**Task brief:**
Copy every entry below exactly, and keep out the pictures.

**Collected data:**

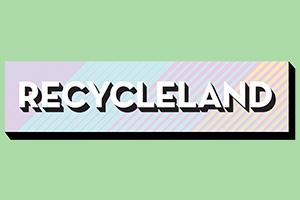 Recycleland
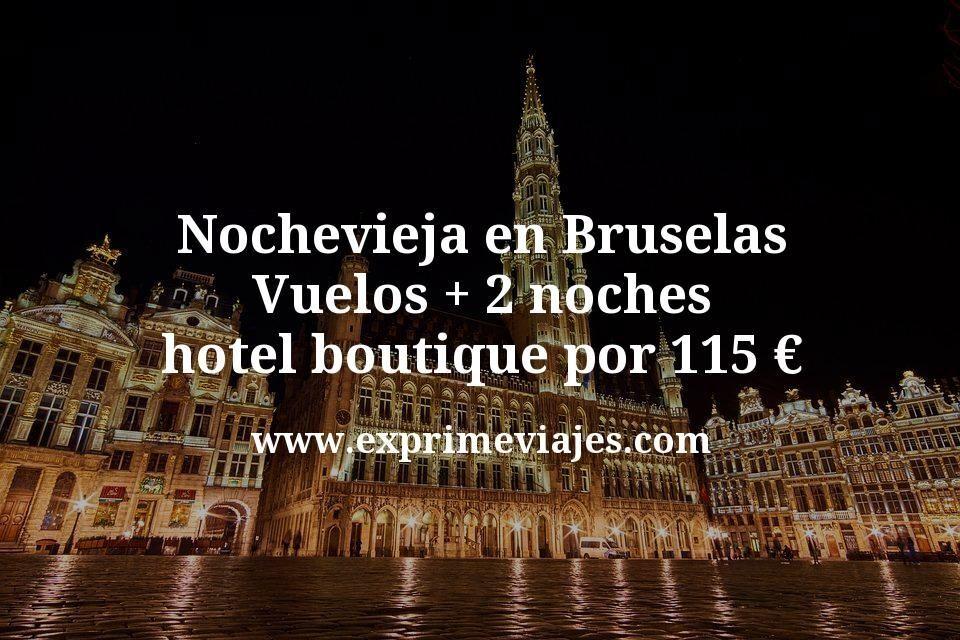 Nochevieja en Bruselas: Vuelos + 2 noches hotel boutique por 115euros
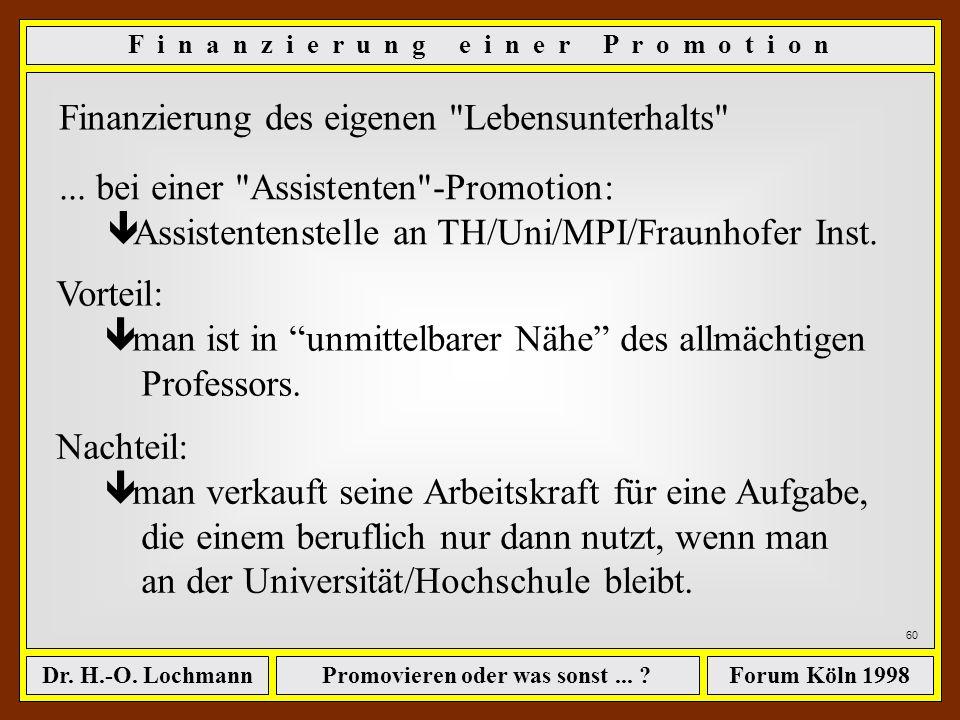 Promovieren oder was sonst... ?Dr. H.-O. LochmannForum Köln 1998 59 (Vorausgesetzt, man findet einen Professor, der das mitmacht.) Die wissenschaftlic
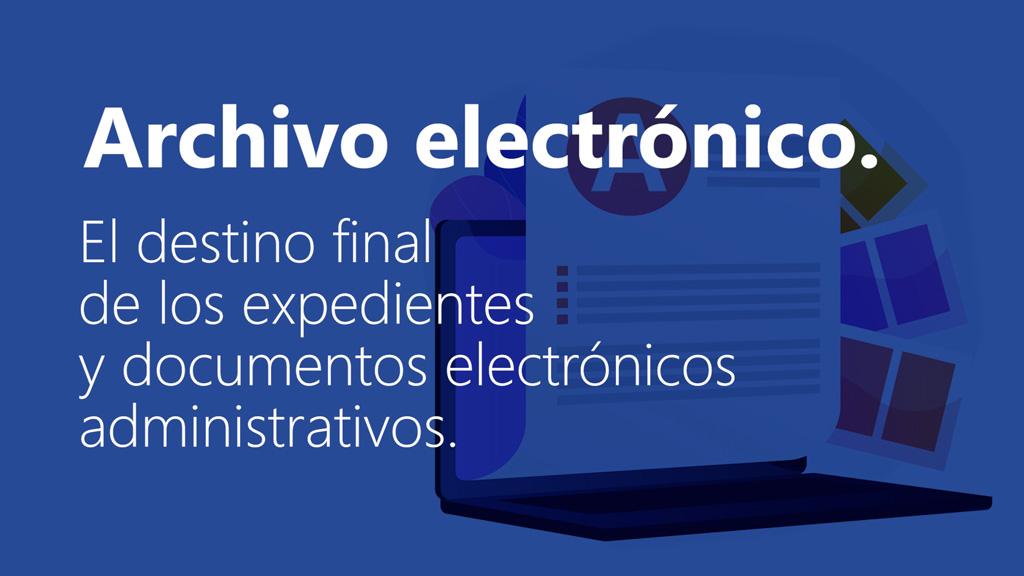 Curso de Archivo electrónico. El destino final de los expedientes y documentos electrónicos administrativos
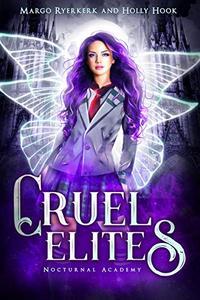 Cruel Elites (A New Adult Prison Academy Novel)
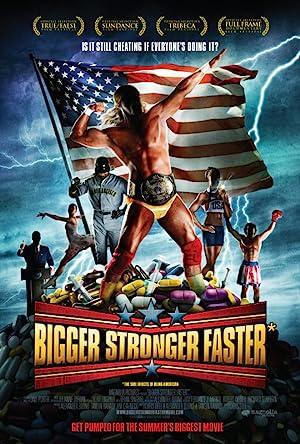 Bigger Stronger Faster* (2008) poster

**Output:**
 Recycleland
 Nochevieja en Bruselas: Vuelos + 2 noches hotel boutique por 115euros
 Promovieren oder was sonst... ?Dr. H.-O. LochmannForum Köln 1998 59 (Vorausgesetzt, man findet einen Professor, der das mitmacht.) Die wissenschaftlic
 Curso de Archivo electrónico. El destino final de los expedientes y documentos electrónicos administrativos
 Cruel Elites (A New Adult Prison Academy Novel)
 Bigger Stronger Faster* (2008) poster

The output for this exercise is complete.